## BRIEF
In the records below, find the line that contains "4K 30p Day to". Retype that line and all the lines after it through the end, leaving out the pictures.
----
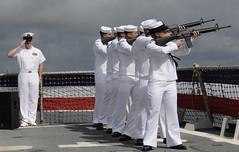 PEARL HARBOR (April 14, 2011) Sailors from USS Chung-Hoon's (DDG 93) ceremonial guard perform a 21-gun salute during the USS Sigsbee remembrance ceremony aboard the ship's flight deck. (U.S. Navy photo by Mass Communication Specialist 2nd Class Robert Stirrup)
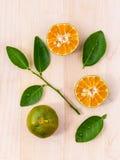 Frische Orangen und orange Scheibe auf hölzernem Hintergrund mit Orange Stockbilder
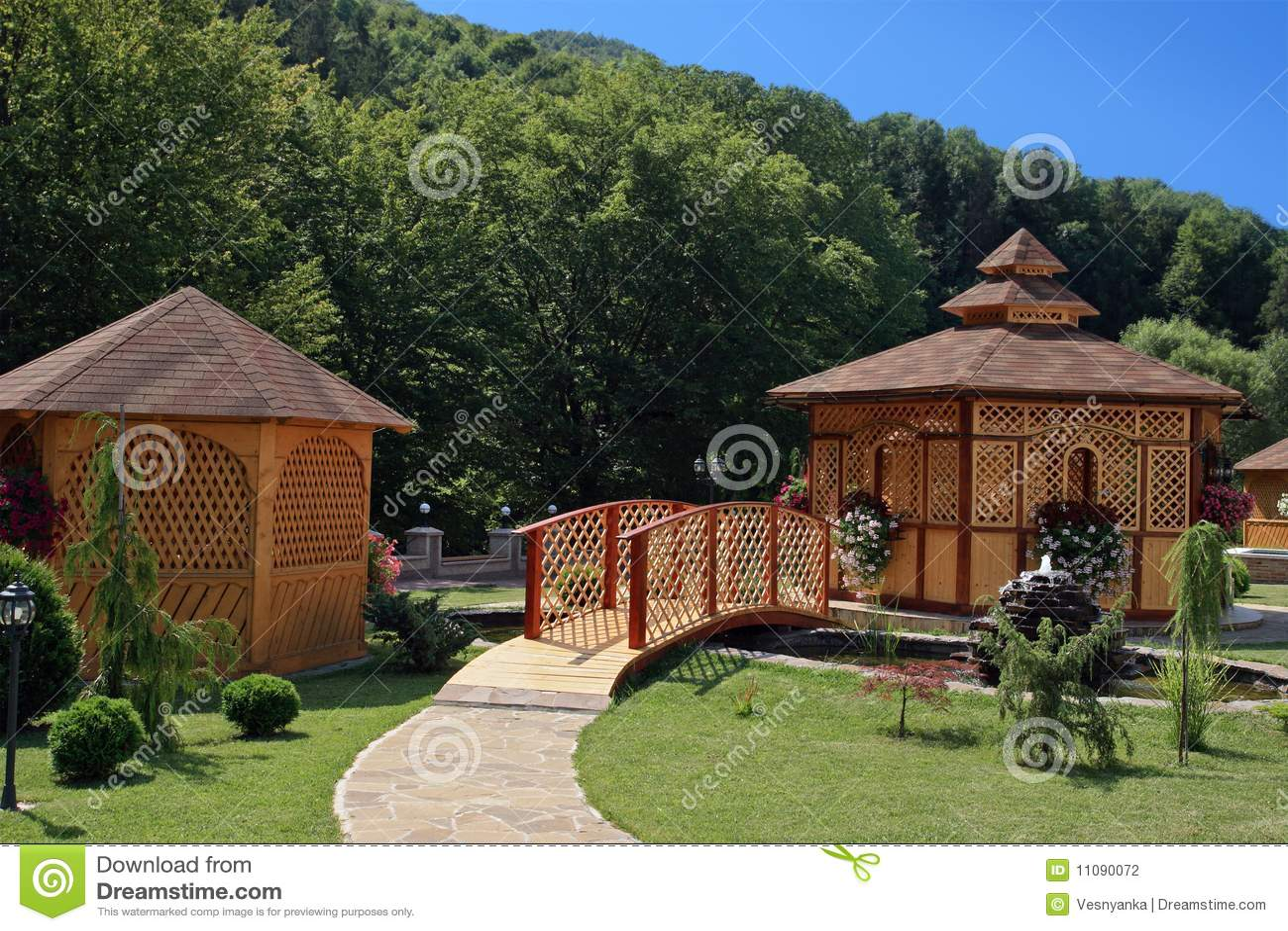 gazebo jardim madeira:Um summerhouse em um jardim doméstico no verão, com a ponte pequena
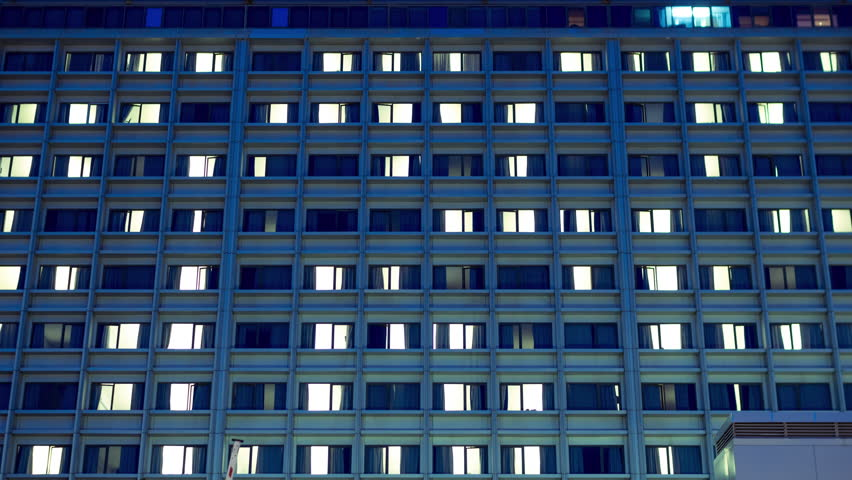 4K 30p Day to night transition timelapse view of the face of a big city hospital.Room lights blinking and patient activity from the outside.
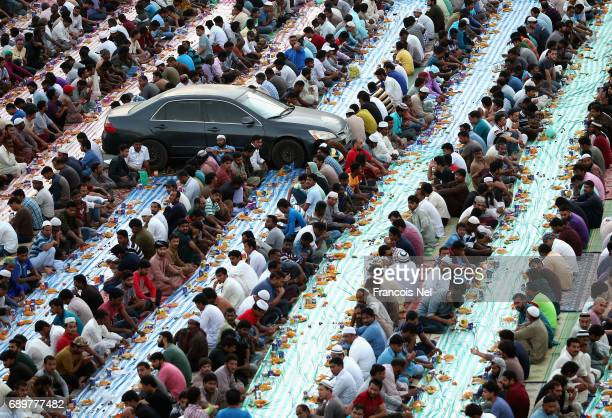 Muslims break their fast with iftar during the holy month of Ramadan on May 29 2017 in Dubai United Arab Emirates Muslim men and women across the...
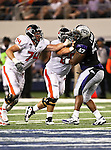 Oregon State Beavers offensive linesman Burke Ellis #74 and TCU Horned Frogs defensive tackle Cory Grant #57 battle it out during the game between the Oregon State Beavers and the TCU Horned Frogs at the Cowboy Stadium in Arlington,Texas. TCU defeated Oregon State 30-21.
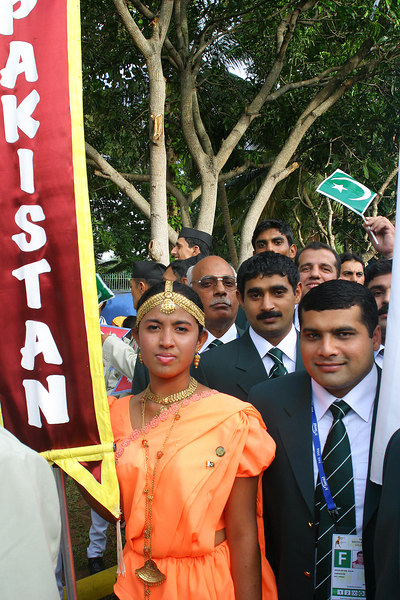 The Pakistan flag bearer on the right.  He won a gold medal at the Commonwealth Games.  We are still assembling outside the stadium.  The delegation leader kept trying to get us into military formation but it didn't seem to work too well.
----
## ANSWER TO THIS EXERCISE
 4K 30p Day to night transition timelapse view of the face of a big city hospital.Room lights blinking and patient activity from the outside.
 Muslims break their fast with iftar during the holy month of Ramadan on May 29 2017 in Dubai United Arab Emirates Muslim men and women across the...
 Oregon State Beavers offensive linesman Burke Ellis #74 and TCU Horned Frogs defensive tackle Cory Grant #57 battle it out during the game between the Oregon State Beavers and the TCU Horned Frogs at the Cowboy Stadium in Arlington,Texas. TCU defeated Oregon State 30-21.
 The Pakistan flag bearer on the right.  He won a gold medal at the Commonwealth Games.  We are still assembling outside the stadium.  The delegation leader kept trying to get us into military formation but it didn't seem to work too well.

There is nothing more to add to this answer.